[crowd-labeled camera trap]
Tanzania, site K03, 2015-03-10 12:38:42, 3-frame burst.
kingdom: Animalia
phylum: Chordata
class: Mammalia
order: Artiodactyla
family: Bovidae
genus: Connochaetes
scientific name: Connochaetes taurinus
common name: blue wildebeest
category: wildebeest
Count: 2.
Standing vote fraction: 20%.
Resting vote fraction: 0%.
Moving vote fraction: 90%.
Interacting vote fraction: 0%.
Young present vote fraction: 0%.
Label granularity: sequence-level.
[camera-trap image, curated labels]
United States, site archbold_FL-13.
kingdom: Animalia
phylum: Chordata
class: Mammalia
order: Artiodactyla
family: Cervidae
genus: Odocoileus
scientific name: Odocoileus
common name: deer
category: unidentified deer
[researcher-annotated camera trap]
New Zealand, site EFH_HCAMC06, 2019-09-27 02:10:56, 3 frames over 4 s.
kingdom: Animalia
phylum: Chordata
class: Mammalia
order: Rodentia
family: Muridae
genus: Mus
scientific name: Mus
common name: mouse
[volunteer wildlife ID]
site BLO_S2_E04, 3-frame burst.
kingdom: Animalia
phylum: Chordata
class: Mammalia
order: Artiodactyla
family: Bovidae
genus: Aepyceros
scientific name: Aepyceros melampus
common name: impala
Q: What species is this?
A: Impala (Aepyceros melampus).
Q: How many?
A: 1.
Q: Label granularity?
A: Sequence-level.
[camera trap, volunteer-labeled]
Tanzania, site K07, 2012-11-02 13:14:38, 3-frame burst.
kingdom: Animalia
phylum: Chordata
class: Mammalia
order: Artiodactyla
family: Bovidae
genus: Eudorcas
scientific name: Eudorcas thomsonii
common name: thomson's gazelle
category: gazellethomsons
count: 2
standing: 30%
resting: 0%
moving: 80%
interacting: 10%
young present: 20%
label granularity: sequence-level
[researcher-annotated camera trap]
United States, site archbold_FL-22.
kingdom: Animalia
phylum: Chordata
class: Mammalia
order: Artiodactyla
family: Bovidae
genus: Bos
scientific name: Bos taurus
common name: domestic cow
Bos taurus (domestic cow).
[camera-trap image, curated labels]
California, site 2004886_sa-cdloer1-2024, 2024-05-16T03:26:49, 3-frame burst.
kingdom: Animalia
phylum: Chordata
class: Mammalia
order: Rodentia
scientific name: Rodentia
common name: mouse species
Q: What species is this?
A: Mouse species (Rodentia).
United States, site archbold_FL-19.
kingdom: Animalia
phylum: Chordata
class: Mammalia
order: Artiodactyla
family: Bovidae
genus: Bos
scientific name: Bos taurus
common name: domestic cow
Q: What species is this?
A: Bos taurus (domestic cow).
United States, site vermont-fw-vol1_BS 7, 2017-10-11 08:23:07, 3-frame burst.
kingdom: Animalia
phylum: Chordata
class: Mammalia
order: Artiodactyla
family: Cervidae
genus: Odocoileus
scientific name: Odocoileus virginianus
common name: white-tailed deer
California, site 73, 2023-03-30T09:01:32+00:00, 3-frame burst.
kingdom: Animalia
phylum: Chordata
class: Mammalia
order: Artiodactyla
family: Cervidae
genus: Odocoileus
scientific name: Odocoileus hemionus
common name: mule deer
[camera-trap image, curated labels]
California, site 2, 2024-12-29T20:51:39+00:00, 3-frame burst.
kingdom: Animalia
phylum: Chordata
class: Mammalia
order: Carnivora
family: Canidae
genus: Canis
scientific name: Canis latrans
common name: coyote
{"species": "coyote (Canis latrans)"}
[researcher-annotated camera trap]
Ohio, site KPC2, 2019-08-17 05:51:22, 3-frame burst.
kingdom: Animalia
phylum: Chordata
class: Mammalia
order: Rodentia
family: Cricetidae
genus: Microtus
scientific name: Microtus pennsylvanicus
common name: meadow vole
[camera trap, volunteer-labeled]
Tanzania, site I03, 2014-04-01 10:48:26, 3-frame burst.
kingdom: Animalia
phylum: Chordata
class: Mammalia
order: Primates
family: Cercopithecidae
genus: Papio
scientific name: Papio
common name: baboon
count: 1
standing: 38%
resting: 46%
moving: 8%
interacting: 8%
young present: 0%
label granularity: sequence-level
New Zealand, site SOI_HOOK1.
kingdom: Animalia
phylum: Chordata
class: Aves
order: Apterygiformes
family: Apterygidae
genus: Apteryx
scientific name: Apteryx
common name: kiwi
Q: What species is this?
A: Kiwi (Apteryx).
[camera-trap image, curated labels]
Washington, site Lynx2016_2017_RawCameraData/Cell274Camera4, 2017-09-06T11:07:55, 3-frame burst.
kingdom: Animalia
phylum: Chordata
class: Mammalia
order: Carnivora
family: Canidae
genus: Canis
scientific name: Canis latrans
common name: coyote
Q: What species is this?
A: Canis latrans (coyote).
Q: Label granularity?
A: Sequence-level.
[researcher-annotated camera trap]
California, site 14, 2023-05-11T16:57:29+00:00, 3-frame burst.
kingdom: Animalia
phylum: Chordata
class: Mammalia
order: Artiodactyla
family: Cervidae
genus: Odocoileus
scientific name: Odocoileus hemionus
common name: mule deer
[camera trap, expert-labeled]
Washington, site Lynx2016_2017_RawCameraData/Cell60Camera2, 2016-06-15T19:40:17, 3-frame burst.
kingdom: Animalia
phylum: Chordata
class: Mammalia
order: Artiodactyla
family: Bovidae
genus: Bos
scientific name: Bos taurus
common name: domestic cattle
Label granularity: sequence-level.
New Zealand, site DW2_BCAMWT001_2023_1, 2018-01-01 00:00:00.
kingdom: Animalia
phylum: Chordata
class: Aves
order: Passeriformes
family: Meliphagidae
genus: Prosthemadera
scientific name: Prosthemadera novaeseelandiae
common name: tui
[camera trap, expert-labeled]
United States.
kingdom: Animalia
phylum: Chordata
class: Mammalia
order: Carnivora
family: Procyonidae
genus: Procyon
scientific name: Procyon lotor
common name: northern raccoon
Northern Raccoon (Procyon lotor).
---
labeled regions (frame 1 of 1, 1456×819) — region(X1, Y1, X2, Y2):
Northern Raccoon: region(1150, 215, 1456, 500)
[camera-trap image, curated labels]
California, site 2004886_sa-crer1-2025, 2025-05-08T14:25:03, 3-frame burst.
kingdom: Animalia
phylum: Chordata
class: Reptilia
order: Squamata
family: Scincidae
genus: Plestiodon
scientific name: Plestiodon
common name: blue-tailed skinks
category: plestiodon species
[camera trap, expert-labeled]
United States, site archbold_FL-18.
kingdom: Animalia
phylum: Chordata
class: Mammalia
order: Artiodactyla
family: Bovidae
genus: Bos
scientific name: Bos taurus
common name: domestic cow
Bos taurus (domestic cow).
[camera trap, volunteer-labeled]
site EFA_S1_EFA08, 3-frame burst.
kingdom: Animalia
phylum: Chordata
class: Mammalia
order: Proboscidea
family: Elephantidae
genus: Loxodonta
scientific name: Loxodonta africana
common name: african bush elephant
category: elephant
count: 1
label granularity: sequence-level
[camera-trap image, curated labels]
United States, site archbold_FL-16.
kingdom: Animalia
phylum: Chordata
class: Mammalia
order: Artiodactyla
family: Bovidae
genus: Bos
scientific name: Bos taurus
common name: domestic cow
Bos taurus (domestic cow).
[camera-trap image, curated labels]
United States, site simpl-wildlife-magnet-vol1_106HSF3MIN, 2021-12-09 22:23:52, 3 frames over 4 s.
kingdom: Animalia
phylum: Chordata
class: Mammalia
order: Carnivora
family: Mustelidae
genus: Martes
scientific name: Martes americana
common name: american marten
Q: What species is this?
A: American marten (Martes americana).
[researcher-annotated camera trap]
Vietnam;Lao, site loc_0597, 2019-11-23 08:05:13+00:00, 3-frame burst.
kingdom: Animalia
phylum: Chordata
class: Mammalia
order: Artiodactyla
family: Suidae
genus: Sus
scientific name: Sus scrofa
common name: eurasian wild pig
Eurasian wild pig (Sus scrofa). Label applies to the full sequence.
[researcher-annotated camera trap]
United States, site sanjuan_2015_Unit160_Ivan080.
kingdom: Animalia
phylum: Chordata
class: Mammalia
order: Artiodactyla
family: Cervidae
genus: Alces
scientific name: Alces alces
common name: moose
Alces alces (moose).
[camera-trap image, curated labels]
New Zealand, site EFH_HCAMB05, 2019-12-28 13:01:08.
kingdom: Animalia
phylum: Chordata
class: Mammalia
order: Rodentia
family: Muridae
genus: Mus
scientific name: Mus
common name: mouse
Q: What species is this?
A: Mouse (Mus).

## Required work
From the entries, give the number of lines where the string "vote" is found, and nothing else.

## Result of this exercise
5